Kenny Primrose: That’s a counterintuitive line—that regret is a safe place. By avoiding these conversations, do we avoid the wisdom of contemplating our mortality?

 

Kathryn Mannix: That’s what turns it into a catalyst. Knowing life is limited helps us decide what we want to achieve or set at rest. But “doing the work” means sitting in the discomfort of strong emotions. We learn emotional literacy as children, but as adults, we “socially polish” our feelings. Until we go through the “dark night of the soul” following a loss, we can’t learn to live alongside it. Using the metaphor of a storm at sea: the loss might put a hole in your boat, but that repair becomes part of what keeps you afloat.

 

Cognitive therapy asks us to revisit distress to see if our thoughts—like “I am the worst person in the world”—are actually true. When we bring thoughts back to “sea level,” our emotions regulate.

 

Kenny Primrose: It sounds like deep work to resolve a conflicted inner life so you can live by your values now.

 

Kathryn Mannix: Exactly. We often judge ourselves more harshly than anyone else. Sometimes the work is simply about “introducing you to yourself” and speaking to yourself as you would a friend. We need to find the “loving version of the judge” who acknowledges our mistakes but also our virtues.

 

Kenny Primrose: There seems to be a societal “conspiracy” to avoid these hard things. I wonder how we can create spaces for this work.

 

Kathryn Mannix: We have a “culture of kindness” that mistakenly tries to stop people from feeling bad. When someone is grieving, we often say, “Don’t cry, it will be okay,” which shuts them down. I remember a classmate in medical school weeping because her mother died, and I tried to reassure her. But she didn’t need reassurance; she needed to be distraught.

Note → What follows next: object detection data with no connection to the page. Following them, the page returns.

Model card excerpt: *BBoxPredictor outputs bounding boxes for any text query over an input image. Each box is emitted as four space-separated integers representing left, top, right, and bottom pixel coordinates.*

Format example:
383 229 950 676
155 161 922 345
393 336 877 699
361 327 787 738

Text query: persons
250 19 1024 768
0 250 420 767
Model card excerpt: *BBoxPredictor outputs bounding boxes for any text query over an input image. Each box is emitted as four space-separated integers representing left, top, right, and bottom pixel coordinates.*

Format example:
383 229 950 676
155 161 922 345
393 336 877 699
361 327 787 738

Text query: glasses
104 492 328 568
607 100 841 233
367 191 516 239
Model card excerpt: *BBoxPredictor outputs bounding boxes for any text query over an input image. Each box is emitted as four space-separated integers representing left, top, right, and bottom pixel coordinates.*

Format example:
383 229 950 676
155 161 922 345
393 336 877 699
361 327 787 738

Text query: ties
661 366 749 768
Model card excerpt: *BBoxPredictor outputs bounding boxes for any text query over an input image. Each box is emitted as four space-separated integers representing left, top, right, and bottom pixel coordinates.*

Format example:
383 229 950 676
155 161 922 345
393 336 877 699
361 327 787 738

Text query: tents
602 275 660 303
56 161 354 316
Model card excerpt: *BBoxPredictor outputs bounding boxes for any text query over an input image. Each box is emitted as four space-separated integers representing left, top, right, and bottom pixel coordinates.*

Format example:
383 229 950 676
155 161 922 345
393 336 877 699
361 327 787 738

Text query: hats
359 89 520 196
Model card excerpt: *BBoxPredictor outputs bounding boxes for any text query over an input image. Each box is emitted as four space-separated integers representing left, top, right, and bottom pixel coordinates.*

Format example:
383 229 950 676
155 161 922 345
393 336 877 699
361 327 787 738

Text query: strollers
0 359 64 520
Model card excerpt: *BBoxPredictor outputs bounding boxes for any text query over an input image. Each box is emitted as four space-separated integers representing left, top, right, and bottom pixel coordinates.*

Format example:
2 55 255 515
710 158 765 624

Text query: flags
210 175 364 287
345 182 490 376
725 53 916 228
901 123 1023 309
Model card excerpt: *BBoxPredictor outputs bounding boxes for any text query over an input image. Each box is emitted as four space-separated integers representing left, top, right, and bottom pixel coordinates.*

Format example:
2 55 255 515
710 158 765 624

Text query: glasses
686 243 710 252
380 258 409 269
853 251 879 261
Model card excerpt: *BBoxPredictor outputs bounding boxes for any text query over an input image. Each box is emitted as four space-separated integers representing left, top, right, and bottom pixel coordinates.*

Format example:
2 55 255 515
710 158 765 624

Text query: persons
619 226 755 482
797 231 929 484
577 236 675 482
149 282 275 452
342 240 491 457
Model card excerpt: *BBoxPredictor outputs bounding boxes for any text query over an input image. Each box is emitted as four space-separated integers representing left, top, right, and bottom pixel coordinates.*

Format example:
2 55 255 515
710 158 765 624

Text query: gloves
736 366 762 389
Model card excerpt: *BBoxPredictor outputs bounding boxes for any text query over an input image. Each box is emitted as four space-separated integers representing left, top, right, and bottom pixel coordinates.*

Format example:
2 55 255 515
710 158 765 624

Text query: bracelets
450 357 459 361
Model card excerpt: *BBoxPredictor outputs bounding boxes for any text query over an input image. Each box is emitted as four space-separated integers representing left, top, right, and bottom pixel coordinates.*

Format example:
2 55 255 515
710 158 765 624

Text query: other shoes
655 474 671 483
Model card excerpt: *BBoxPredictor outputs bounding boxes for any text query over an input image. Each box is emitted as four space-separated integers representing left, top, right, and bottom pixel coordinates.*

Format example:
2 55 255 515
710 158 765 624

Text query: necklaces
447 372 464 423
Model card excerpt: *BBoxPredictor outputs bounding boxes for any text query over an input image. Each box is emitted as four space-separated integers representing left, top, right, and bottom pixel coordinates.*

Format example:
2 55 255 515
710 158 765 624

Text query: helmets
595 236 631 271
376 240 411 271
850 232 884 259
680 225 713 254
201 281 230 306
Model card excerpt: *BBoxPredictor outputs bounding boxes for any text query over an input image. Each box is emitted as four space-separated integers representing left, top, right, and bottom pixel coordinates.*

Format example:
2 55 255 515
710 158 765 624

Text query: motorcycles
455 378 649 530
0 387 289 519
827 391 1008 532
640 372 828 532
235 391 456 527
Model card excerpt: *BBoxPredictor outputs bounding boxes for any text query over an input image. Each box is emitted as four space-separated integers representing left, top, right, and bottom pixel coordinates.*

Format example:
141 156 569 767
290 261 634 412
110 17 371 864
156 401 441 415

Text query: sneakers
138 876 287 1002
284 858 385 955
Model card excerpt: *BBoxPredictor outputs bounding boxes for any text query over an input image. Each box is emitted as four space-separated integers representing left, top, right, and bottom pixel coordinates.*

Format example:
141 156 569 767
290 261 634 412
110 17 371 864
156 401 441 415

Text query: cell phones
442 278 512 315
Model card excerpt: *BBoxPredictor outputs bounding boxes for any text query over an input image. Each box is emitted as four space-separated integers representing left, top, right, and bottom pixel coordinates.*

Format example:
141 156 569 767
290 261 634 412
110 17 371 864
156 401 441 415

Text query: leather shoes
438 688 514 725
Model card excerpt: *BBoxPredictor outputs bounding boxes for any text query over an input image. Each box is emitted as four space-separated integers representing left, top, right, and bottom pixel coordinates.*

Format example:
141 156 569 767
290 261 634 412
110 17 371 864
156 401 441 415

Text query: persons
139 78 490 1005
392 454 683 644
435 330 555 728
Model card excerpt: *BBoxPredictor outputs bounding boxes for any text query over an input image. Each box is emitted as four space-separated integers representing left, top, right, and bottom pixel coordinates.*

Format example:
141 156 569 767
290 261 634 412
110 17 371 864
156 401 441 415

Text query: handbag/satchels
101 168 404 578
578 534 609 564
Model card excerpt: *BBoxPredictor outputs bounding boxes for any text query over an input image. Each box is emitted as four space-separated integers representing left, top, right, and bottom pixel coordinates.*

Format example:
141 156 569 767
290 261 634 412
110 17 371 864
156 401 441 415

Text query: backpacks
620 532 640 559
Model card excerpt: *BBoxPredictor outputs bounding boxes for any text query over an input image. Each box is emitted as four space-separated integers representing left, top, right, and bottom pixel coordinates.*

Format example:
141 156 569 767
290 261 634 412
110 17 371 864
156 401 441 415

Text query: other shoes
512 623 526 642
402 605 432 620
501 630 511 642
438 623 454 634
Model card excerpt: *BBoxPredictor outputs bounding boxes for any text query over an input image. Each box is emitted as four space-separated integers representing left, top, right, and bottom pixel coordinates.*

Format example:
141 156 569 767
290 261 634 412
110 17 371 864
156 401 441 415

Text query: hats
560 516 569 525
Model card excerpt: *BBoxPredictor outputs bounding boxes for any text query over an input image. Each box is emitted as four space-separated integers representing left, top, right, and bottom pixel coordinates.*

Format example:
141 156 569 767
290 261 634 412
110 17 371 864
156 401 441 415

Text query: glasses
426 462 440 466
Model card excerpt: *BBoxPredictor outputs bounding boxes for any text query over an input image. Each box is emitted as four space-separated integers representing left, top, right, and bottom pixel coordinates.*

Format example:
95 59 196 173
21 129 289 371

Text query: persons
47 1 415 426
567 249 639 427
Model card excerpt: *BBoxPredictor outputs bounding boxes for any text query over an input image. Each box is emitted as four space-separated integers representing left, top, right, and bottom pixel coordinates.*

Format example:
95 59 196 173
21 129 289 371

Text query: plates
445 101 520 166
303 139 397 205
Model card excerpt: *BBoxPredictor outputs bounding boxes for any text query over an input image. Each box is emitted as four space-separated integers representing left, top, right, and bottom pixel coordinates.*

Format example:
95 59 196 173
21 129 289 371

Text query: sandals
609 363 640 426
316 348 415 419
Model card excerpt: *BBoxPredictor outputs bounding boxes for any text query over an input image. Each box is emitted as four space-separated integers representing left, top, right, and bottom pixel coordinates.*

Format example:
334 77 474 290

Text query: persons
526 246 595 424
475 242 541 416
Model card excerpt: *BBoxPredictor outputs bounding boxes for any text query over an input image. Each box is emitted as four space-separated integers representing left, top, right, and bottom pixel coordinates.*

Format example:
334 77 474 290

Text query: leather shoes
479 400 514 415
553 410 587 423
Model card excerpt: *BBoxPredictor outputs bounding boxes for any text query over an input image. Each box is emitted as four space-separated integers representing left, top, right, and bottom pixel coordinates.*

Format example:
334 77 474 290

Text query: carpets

We should be companions who accompany people in the way they prefer. We have become “fixers” because we have pills and search engines to avoid misery. But we aren’t weak for being distressed; we are whole.

 

Kenny Primrose: When my mother died when I was 21, I tried to reframe it by saying I was just glad I had her for those years. People called that “strength of character,” but it was really just distraction. Did that detach me from myself?

 

Kathryn Mannix: I think that’s a fair comment. Telling our story aloud helps us sequence events and understand them. If you get shut down, you never have that conversation with yourself. Many people I meet at the end of life find that things they never dealt with resurface in the “audit” because the work wasn’t done.

 

Kenny Primrose: To return to the catalyst—recognizing our finitude makes every moment count. It’s like the “pointy end” of a holiday where you know you only have a few days left.

 

Kathryn Mannix: Yes. Wise people—elders—have a groundedness because they’ve worked out what matters. The catalyst is the realization: “This is it.” You can embrace it or anesthetize yourself. In chemistry, a catalyst changes the reaction but isn’t changed itself. Death remains on the horizon; we aren’t making ourselves immortal. But by changing our reaction to it, we can become the best versions of ourselves. Gratitude is the treasure that the catalyst of dying gifts to us.

 

Kenny Primrose: That is a beautiful place to end. Thank you so much for joining me today

 

Kathryn Mannix: Thanks, Kenny. It’s been lovely to talk to you.